Textauszug -
08.07.2022

 

Zweite Sitzung der Projektbegleitenden Arbeitsgruppe (PAG)


Naturschutzprojekt „chance.natur – Lebensraum Altmühltal“ stellt Gutachten und Planungen vor
Es geht um mehr als nur um Wiesenbrüter -

Ornbau – Es geht nicht nur um den Erhalt der Artenvielfalt, der Feucht- und Nasswiesen und der Lebensräume für neun hochgradig gefährdete Wiesenbrüterarten. Es geht auch um den Schutz eines einzigartigen Kulturraums, der bayernweit seines gleichen sucht, um mehr Wasserrückhalt für Landwirtschaft, Hochwasser- und Klimaschutz und um mehr extensive Nutzung zum Schutz von Trinkwasser, Fließgewässern und den Seen. "Jede Maßnahme, die gelingt, dient auch dem Schutz unserer natürlichen Lebensgrundlagen und unserer Heimat“, erläutert Projektleiter Dietmar Herold.  

Die Arbeiten des vom Bund und Land geförderten Naturschutzprojektes „chance.natur - Lebensraum Mittelfränkisches Altmühltal“ liegen im Zeitplan. Erste Ergebnisse der Planungen und der Gutachten liegen vor, weshalb die Träger des Projektes, die beiden Landkreise Ansbach und Weißenburg-Gunzenhausen, der Landesbund für Vogelschutz und der Landschaftspflegeverband Mittelfranken zu einer Sitzung der „Projektbegleitenden Arbeitsgruppe“ nach Ornbau eingeladen haben.

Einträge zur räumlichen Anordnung
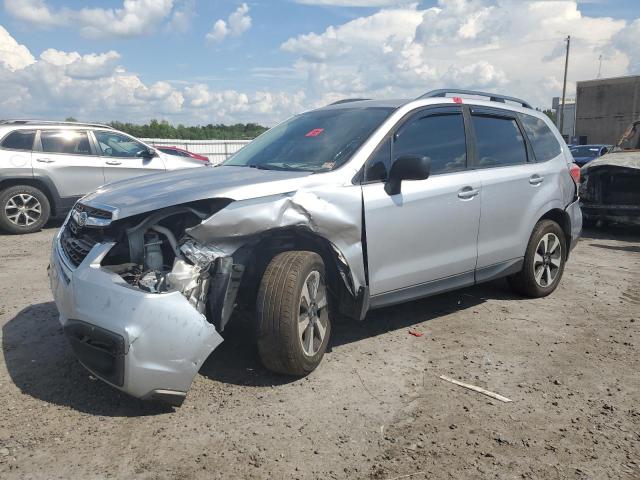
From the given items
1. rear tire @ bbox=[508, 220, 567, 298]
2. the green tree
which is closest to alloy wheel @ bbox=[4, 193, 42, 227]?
rear tire @ bbox=[508, 220, 567, 298]

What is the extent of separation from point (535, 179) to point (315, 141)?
2.25m

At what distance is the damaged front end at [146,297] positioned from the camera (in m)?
3.04

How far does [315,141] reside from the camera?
444 centimetres

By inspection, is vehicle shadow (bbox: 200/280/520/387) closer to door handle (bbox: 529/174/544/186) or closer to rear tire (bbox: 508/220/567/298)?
rear tire (bbox: 508/220/567/298)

Aufgabe A - Wer ist im Textauszug über das Naturschutzprojekt im Altmühltal als Projektleiter genannt?
Aufgabe B - Schreib den Textauszug über das Naturschutzprojekt im Altmühltal nach seinem letzten Satz weiter.
Die Einträge werden hier nicht gebraucht.

Antwort A - Dietmar Herold

Antwort B -
Um die Ziele zu erreichen, ist es nötig alle einzubeziehen, bringt Herr Landrat Manuel Westphal in seiner Begrüßung zum Ausdruck. Landwirtschaft, Wasserwirtschaft, Kommunen, Tourismus, Jäger, Angler, es gibt viele Interessensgruppen im Altmühltal. Sie waren eingeladen, sich zu informieren und mitzuwirken. Besonders freute er sich, dass auch Vertreter von Bund und Land angereist waren, über die das Projekt zu 90% gefördert wird.


(von links) Projektleiter Dietmar Herold, Landrat Manuel Westphal, Verena Auernhammer (LBV), Dr. Manfred Klein (BfN), Angelika Balzert (BMUV), Frau Annette Hagius (BfN), Bürgermeister Marco Meier, Klaus Fackler (LPV), Landrat Jürgen Ludwig und Andreas Laudensack (StMUV)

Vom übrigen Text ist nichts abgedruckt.